(Records)
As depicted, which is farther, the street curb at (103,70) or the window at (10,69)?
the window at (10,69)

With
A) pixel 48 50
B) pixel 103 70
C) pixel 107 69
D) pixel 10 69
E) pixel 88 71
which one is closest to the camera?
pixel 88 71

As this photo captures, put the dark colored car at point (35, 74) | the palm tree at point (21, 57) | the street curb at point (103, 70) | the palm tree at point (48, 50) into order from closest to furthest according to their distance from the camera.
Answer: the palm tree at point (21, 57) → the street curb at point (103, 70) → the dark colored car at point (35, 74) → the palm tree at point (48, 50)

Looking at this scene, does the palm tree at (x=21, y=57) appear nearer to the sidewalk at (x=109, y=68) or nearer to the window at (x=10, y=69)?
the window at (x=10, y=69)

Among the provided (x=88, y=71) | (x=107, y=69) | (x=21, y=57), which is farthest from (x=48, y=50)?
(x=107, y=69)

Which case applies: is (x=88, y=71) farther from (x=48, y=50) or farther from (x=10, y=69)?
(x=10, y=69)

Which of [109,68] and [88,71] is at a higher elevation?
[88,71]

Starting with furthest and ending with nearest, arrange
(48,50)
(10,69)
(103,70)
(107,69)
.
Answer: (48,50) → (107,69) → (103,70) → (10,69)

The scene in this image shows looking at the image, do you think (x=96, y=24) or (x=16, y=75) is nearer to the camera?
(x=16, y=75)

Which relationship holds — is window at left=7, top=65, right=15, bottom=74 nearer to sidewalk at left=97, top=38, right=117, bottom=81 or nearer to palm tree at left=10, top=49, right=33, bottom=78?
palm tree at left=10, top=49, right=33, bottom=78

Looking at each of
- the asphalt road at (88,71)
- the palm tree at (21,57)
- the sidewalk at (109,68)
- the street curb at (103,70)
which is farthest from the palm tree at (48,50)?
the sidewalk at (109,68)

__Directions__:
Turn every line of the material above into a numbered list, leaving out the blank lines.

__Result__:
1. As depicted, which is farther, the street curb at (103,70) or the window at (10,69)?
2. the window at (10,69)
3. With
4. A) pixel 48 50
5. B) pixel 103 70
6. C) pixel 107 69
7. D) pixel 10 69
8. E) pixel 88 71
9. which one is closest to the camera?
10. pixel 88 71
11. As this photo captures, put the dark colored car at point (35, 74) | the palm tree at point (21, 57) | the street curb at point (103, 70) | the palm tree at point (48, 50) into order from closest to furthest according to their distance from the camera.
12. Answer: the palm tree at point (21, 57) → the street curb at point (103, 70) → the dark colored car at point (35, 74) → the palm tree at point (48, 50)
13. Looking at this scene, does the palm tree at (x=21, y=57) appear nearer to the sidewalk at (x=109, y=68) or nearer to the window at (x=10, y=69)?
14. the window at (x=10, y=69)
15. Among the provided (x=88, y=71) | (x=107, y=69) | (x=21, y=57), which is farthest from (x=48, y=50)?
16. (x=107, y=69)
17. Which case applies: is (x=88, y=71) farther from (x=48, y=50) or farther from (x=10, y=69)?
18. (x=10, y=69)
19. Which of [109,68] and [88,71] is at a higher elevation?
20. [88,71]
21. Starting with furthest and ending with nearest, arrange
22. (48,50)
23. (10,69)
24. (103,70)
25. (107,69)
26. .
27. Answer: (48,50) → (107,69) → (103,70) → (10,69)
28. The scene in this image shows looking at the image, do you think (x=96, y=24) or (x=16, y=75) is nearer to the camera?
29. (x=16, y=75)
30. Which relationship holds — is window at left=7, top=65, right=15, bottom=74 nearer to sidewalk at left=97, top=38, right=117, bottom=81 or nearer to palm tree at left=10, top=49, right=33, bottom=78?
31. palm tree at left=10, top=49, right=33, bottom=78
32. Looking at each of
33. - the asphalt road at (88,71)
34. - the palm tree at (21,57)
35. - the sidewalk at (109,68)
36. - the street curb at (103,70)
37. which is farthest from the palm tree at (48,50)?
38. the sidewalk at (109,68)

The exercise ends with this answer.